→ **INSTRUCTION**: In full and without alteration, give the listing again.

→ **MATERIAL PROVIDED**:
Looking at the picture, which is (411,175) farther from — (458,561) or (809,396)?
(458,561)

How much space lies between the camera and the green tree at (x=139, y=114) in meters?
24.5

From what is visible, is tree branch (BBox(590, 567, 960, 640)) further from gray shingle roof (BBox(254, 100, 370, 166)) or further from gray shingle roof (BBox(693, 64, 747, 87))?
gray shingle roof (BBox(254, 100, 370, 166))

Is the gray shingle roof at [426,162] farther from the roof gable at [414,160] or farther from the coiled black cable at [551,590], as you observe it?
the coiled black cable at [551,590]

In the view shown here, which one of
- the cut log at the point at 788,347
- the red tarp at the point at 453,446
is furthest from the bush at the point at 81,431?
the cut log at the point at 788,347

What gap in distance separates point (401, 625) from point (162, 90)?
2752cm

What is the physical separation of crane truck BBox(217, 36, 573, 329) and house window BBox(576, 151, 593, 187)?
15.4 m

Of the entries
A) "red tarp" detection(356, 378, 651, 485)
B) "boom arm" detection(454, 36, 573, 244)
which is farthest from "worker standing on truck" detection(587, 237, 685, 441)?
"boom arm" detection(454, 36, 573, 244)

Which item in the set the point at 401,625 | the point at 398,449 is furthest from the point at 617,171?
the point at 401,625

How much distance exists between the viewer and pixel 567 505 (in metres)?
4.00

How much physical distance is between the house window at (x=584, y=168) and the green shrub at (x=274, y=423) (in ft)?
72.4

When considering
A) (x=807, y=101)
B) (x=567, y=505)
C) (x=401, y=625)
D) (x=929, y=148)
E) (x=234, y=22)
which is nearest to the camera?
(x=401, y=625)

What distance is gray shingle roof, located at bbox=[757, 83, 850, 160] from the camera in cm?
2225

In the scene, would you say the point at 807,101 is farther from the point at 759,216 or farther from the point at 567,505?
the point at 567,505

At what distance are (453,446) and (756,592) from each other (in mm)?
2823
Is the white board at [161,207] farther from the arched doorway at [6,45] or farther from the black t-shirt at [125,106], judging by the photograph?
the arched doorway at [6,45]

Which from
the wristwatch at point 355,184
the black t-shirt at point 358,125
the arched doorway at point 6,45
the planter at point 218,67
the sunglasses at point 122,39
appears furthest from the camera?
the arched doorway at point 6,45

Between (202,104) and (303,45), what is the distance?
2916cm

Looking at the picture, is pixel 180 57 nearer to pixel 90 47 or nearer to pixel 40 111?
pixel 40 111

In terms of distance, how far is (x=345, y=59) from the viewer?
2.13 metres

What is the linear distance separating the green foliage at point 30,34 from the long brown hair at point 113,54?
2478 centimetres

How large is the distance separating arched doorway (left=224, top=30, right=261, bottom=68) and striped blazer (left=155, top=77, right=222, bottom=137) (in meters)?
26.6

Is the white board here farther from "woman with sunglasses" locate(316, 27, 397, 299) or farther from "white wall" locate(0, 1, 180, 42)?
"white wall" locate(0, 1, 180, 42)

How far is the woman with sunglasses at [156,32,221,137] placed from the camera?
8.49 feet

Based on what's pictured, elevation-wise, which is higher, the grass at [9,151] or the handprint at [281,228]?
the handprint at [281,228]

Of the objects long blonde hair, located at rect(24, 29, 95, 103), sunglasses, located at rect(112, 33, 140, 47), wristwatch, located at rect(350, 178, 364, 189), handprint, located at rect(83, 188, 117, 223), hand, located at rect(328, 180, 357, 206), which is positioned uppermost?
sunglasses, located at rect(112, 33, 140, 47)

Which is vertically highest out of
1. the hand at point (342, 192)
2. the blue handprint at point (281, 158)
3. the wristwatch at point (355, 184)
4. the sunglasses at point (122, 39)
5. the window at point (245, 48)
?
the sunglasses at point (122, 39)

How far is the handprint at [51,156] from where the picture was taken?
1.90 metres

→ **ANSWER TO THE PROBLEM**:
Looking at the picture, which is (411,175) farther from — (458,561) or (809,396)?
(458,561)

How much space lies between the camera and the green tree at (x=139, y=114) in meters?
24.5

From what is visible, is tree branch (BBox(590, 567, 960, 640)) further from gray shingle roof (BBox(254, 100, 370, 166)) or further from gray shingle roof (BBox(693, 64, 747, 87))?
gray shingle roof (BBox(254, 100, 370, 166))

Is the gray shingle roof at [426,162] farther from the roof gable at [414,160] or farther from the coiled black cable at [551,590], as you observe it?
the coiled black cable at [551,590]

In the view shown here, which one of
- the cut log at the point at 788,347
- the red tarp at the point at 453,446
is furthest from the bush at the point at 81,431?
the cut log at the point at 788,347

What gap in distance separates point (401, 625) from point (162, 90)?
2752cm

What is the physical separation of crane truck BBox(217, 36, 573, 329) and house window BBox(576, 151, 593, 187)?
15.4 m

Of the entries
A) "red tarp" detection(356, 378, 651, 485)
B) "boom arm" detection(454, 36, 573, 244)
which is farthest from "worker standing on truck" detection(587, 237, 685, 441)?
"boom arm" detection(454, 36, 573, 244)

Which item in the set the point at 401,625 | the point at 398,449 is furthest from the point at 617,171?
the point at 401,625

How much distance exists between the viewer and pixel 567 505 (in metres)?
4.00

How much physical distance is between the house window at (x=584, y=168) and the green shrub at (x=274, y=423) (in ft)?
72.4

When considering
A) (x=807, y=101)
B) (x=567, y=505)
C) (x=401, y=625)
D) (x=929, y=148)
E) (x=234, y=22)
which is nearest to the camera?
(x=401, y=625)

What distance is gray shingle roof, located at bbox=[757, 83, 850, 160] from the camera in cm?
2225

In the scene, would you say the point at 807,101 is farther from the point at 759,216 or farther from the point at 567,505?
the point at 567,505

At what distance are (453,446) and (756,592) from each other (in mm)?
2823
Is the white board at [161,207] farther from the arched doorway at [6,45] or farther from the black t-shirt at [125,106], judging by the photograph?
the arched doorway at [6,45]

Which from
the wristwatch at point 355,184
the black t-shirt at point 358,125
the arched doorway at point 6,45
the planter at point 218,67
the sunglasses at point 122,39
appears furthest from the camera?
the arched doorway at point 6,45

Between (202,104) and (303,45), what is the distance?
2916cm

Looking at the picture, is pixel 180 57 nearer to pixel 90 47 or nearer to pixel 40 111?
pixel 40 111

In terms of distance, how far is (x=345, y=59) from the viewer?
2.13 metres

What is the linear distance separating the green foliage at point 30,34 from the long brown hair at point 113,54?
2478 centimetres

How large is the distance separating arched doorway (left=224, top=30, right=261, bottom=68) and striped blazer (left=155, top=77, right=222, bottom=137) (in meters)?
26.6

Is the white board here farther from "woman with sunglasses" locate(316, 27, 397, 299) or farther from "white wall" locate(0, 1, 180, 42)?
"white wall" locate(0, 1, 180, 42)

How far is the woman with sunglasses at [156,32,221,137] placed from the camera?
8.49 feet

Based on what's pictured, elevation-wise, which is higher, the grass at [9,151] or the handprint at [281,228]?
the handprint at [281,228]

Of the objects long blonde hair, located at rect(24, 29, 95, 103), sunglasses, located at rect(112, 33, 140, 47), wristwatch, located at rect(350, 178, 364, 189), handprint, located at rect(83, 188, 117, 223), hand, located at rect(328, 180, 357, 206), which is positioned uppermost?
sunglasses, located at rect(112, 33, 140, 47)

Which is vertically highest out of
1. the hand at point (342, 192)
2. the blue handprint at point (281, 158)
3. the wristwatch at point (355, 184)
4. the sunglasses at point (122, 39)
5. the window at point (245, 48)
?
the sunglasses at point (122, 39)

How far is the handprint at [51,156] from where the picture was taken?
1.90 metres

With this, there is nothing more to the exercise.